Twice a year, the Top500 Project publishes its list of the fastest supercomputers in the world. In the last announcement, we continue to see Linux dominating the list. This is nothing new since Linux has been dominating since the mid-2000s. In fact, Linux share in supercomputing looks a lot like Microsoft’s historical share of the desktop market. I thought it would be interesting to take a step back and look at the performance capability of these computers as a whole and also how the rise of Linux is mirroring the geographical expansion of supercomputers.
Everybody tends to watch the number of Linux systems on the top500, but there’s a fascinating story being told by the Rmax performance numbers (Rmax is the maximum performance of a computer (measured in Gflop/s) achieved in the HPL benchmark. In many ways, this is a much more enlightening statistic, because it shows us the overall nature of performance on this list, instead of just focusing on individual computers. (This time around, five Linux systems were actually bumped off the bottom of the list, even though Linux’s *total* computing power grew by 38%.)
Linux dominance in the overall compute power of this list isn’t surprising since Linux is used in every one of the top ten computers, and especially when you consider that there is a full order of magnitude difference in performance between the first machine and the twelfth machine, which only increases as you move down the list. The first non-Linux system shows up at number 40.
Supercomputing power was on the rise well before Linux arrived, but when you look historically, it was Linux-powered machines that really caused the big ramp in the mid 2000s. In fact, when you graph the historical Rmax results of the top500 by OS, you can see that not only has supercomputing gone almost entirely to Linux, it’s also been the only OS driving the exponentially rising curve since 2005.
Next let’s look at where this is happening. This time Fujitsu of Japan tops the list. We have also seen players from China and Europe entering the fray. What’s really interesting is when you look at how this is distributed worldwide, and the role that Linux (including Linux machines that are classified as “Mixed,” like BlueGene) plays in making this happen.
It’s not surprising that the list has become very geographically diverse over time. What’s interesting is that this, too, is being driven almost entirely by Linux. In the graph below, all of the colored segments reflect the computing power deployed on “Linux” and “Mixed” machines in countries around the world. Blue is the US, white is Japan, red is China, orange is France, yellow is Germany, and so on. The dark segment on the bottom is all of the computing power deployed worldwide on platforms _other_ than Linux. Notice anything? (Here’s a hint, look at what OS is enabling this national diversity in supercomputing.)

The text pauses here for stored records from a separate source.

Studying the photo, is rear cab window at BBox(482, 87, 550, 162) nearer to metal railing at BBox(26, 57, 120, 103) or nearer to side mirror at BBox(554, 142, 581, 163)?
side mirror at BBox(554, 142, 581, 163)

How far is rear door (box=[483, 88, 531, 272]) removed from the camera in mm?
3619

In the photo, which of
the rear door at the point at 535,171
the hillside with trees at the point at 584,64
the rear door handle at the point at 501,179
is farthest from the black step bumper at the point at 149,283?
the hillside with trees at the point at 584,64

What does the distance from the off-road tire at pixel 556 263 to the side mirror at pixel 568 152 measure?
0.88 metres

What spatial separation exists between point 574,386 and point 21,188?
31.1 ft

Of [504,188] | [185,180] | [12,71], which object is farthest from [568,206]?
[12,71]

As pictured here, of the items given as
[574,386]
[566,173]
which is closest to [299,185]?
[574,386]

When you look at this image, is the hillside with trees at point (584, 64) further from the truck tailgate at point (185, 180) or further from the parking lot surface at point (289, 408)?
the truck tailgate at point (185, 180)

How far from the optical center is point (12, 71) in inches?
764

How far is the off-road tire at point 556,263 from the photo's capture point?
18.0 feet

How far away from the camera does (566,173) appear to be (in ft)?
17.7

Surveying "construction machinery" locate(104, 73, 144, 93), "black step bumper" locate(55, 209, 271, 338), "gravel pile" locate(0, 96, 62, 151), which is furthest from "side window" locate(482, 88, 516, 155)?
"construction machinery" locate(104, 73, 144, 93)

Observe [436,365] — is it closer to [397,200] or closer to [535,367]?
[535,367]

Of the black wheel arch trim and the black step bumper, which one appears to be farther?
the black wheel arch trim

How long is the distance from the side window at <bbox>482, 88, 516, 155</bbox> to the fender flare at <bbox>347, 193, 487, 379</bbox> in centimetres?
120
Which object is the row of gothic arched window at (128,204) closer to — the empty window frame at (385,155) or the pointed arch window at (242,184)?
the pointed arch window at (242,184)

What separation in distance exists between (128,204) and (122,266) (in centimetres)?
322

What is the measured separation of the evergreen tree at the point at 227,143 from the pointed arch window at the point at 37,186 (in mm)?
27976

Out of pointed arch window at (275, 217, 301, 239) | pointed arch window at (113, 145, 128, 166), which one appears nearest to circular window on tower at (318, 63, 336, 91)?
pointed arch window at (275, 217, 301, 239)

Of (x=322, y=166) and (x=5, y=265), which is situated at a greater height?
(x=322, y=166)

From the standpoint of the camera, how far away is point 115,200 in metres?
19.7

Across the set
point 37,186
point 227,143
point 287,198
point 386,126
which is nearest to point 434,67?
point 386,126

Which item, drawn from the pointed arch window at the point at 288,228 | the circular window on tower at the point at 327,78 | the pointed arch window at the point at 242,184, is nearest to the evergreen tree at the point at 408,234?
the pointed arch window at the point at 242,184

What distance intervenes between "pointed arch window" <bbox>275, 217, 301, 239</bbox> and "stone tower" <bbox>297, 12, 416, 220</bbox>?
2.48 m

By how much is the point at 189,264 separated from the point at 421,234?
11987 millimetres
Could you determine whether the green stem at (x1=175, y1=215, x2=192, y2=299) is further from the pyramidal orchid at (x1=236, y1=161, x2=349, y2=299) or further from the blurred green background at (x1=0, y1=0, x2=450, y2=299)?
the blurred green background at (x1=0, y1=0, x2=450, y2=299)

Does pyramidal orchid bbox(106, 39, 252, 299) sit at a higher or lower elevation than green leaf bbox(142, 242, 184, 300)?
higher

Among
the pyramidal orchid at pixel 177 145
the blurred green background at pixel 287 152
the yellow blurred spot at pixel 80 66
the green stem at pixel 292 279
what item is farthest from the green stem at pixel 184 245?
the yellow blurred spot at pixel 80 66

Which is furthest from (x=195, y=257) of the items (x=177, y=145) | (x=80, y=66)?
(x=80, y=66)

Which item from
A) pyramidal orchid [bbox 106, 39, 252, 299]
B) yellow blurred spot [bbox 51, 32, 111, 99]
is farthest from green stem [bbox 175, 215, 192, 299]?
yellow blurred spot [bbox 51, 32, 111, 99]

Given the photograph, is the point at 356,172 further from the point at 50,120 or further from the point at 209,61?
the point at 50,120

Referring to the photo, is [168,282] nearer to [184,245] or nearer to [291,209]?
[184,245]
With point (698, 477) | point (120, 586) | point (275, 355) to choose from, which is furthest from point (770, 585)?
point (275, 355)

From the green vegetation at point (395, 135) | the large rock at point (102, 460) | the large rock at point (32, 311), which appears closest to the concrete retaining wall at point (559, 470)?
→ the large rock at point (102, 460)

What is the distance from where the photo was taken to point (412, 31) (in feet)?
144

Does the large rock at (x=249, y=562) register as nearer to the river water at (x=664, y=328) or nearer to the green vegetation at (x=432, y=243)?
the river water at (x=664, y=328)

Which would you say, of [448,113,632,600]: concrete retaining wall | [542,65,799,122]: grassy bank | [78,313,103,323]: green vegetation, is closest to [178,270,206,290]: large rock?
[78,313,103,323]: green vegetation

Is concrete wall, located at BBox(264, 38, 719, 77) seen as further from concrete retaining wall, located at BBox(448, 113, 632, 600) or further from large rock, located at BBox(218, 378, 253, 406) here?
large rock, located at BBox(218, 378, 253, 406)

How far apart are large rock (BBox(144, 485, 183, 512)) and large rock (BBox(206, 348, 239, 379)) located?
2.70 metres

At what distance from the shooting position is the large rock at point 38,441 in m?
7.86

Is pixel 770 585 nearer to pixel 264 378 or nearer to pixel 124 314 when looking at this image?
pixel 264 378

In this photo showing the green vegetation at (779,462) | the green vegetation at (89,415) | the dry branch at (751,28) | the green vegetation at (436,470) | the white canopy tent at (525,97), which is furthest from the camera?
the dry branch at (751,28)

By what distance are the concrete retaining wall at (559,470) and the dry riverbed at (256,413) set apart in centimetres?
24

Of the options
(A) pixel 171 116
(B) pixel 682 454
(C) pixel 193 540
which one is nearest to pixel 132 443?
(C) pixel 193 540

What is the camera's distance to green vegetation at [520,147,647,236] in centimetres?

Last, the good news here is that the there is more and more raw computing power being made available on a global basis thanks to Linux – and a lot of this innovation is making its way back into the kernel. As more countries start to use smart grid technology or seek to forecast the effects of global warming there is one common thread – the need for more computing power is endless. Just like what we’ve come to understand about Watson, (other than embarrassing humans at Jeopardy!), this technology will be used in smaller systems as we address one of the more pressing business issues of today – big data.

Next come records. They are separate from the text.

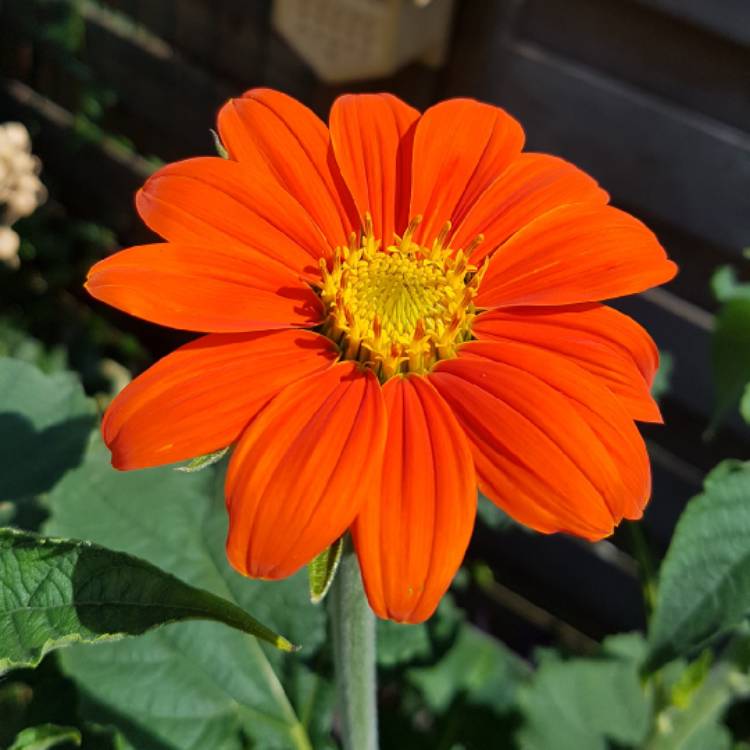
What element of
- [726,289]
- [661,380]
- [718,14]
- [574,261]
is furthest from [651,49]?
[574,261]

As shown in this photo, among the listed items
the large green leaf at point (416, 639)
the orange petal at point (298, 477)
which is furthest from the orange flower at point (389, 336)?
the large green leaf at point (416, 639)

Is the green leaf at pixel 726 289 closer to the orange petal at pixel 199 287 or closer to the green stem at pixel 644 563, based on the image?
the green stem at pixel 644 563

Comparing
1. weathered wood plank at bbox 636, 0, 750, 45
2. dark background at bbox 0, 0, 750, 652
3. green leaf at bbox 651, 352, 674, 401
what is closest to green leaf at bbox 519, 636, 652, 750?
dark background at bbox 0, 0, 750, 652

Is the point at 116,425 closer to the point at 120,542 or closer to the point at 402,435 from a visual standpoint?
the point at 402,435

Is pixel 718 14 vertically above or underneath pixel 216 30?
above

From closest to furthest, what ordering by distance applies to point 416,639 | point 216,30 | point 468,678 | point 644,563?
1. point 644,563
2. point 416,639
3. point 468,678
4. point 216,30

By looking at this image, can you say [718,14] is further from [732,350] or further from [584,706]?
[584,706]

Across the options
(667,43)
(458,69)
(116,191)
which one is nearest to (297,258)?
(667,43)

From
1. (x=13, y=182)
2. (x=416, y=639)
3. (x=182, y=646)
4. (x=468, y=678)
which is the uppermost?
(x=182, y=646)
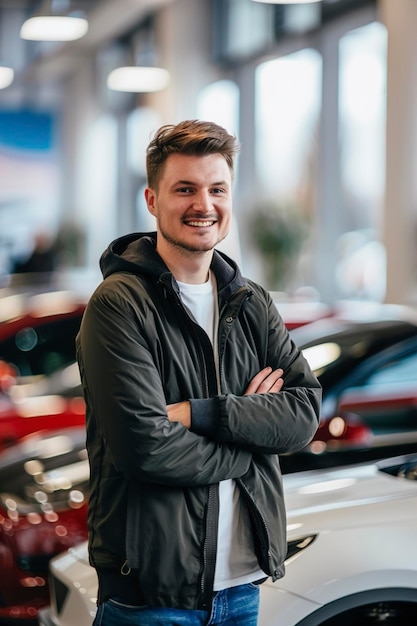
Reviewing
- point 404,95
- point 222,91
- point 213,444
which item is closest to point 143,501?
point 213,444

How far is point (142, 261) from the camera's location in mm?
2279

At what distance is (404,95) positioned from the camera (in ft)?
33.9

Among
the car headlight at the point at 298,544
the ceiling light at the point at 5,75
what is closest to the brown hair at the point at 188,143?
the car headlight at the point at 298,544

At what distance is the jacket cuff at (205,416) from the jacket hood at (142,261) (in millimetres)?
275

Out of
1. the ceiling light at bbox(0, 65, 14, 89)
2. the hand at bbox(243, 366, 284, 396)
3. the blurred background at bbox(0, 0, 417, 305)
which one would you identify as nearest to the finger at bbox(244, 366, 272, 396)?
the hand at bbox(243, 366, 284, 396)

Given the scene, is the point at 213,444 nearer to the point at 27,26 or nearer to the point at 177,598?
the point at 177,598

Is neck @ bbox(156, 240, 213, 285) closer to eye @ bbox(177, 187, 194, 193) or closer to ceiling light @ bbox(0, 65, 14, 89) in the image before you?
eye @ bbox(177, 187, 194, 193)

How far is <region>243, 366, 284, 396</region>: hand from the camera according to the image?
7.62 ft

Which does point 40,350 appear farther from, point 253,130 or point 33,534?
point 253,130

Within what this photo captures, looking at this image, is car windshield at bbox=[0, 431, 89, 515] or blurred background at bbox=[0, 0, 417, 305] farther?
blurred background at bbox=[0, 0, 417, 305]

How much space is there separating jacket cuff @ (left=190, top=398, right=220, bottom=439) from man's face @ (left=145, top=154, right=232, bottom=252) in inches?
12.7

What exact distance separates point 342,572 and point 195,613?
659 millimetres

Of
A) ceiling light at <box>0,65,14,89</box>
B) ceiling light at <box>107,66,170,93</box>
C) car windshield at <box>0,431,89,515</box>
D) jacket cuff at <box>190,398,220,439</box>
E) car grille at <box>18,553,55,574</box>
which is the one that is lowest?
car grille at <box>18,553,55,574</box>

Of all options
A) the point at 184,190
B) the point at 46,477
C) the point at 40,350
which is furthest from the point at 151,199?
the point at 40,350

Once again these numbers are great for Linux. But more than numbers,, it is Linux’s ability to provide access to source code for anyone, to be optimized and have those optimizations returned for the common projects for ever increasing innovation that has created an unbreakable virtuous cycle in computing. I would also like to take this opportunity to congratulate our platinum member Fujitsu, who has done impressive research and development on Linux in super computers and for the enterprise, and who in this announcement has taken the number one position.